Gordon Stone, director of the Partnership, stated, “Dr. Lori Owens served multiple terms as chair of the Board of Directors of the Higher Education Partnership. In that role, she was a faithful and dedicated leader who encouraged fellow faculty members on her campus and across the state to be engaged advocates. She believed in students and often used her own resources to build their awareness of the significance of their voice.”
Dr. Owens has been the guest speaker at many public forums on behalf of higher education and leads seminars on the vital role students play as advocates. Dr. Owens takes a busload of students to the Higher Education Day in Montgomery every year so that they can experience the process of higher education as it pertains to Alabama state government.
Jacksonville State University President (JSU) Dr. William A. Meehan, responded to the news by stating, “We are all very proud of the recognition which Dr. Owens received from the Higher Education Partnership. She has worked tirelessly as chair of the Partnership and is very deserving…She is an exceptional leader and an outstanding educator. We are proud she represents Jacksonville State University.”
When asked about the award, Owens responded by saying, “There were a lot of well deserving people in the room that night that have a heart and passion for higher education and the Partnership; I am just grateful for an organization that cares about higher education and what it means. When you get right down to it, higher education provides opportunities and unlocks doors. I am glad that there are others in the state that make up The Partnership so that we can work toward a common goal. We all need to think about what would happen to the area we live in if our four year universities weren’t here.”
Owens, a Cherokee County resident, started her tenure at JSU in 1998 after getting an offer for a one-year full-time position. She says she has no regrets about taking the position at JSU soon after receiving her doctorate from the University of Alabama.

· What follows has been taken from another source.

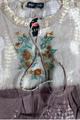 100% Cotton! Boho Tie Dye Embroidered Peasant Top.  Earth Mocha.  (C-15)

Owens knew she wanted to teach, but never knew that the opportunity would present itself so quickly and especially at a place she held so dear. Owens received her undergraduate degree from JSU, and the opportunity was one she quickly agreed to.
While in college, Owens worked with Tom Bevill as a Congressional Intern and later returned for a time to Washington D.C. to do dissertation research. Although Owens has been afforded opportunities to travel, she says that in another life she would love to have traveled internationally for work. One of Dr. Owens most memorable trips was being chosen as one of fourteen individuals nationwide to participate in the NATO European Study Tour in 2002. She attributes this honor to being a young professor who taught global studies in her classroom while working at a teaching institution. After the tour, Owens was able to stay and do some touring of her own and says she loved having this experience.
Dr. Owens is thankful for and thoroughly enjoys the opportunity to teach at JSU and says she realizes that the ultimate pay is not in monetary form, but in the letters, cards, and emails from grateful alumni thanking her for touching their lives.
Dr. Owens is currently working on a book and has many other plans for the future. Anyone fortunate enough to take a class with her will admire her passion for political science and her wealth of knowledge.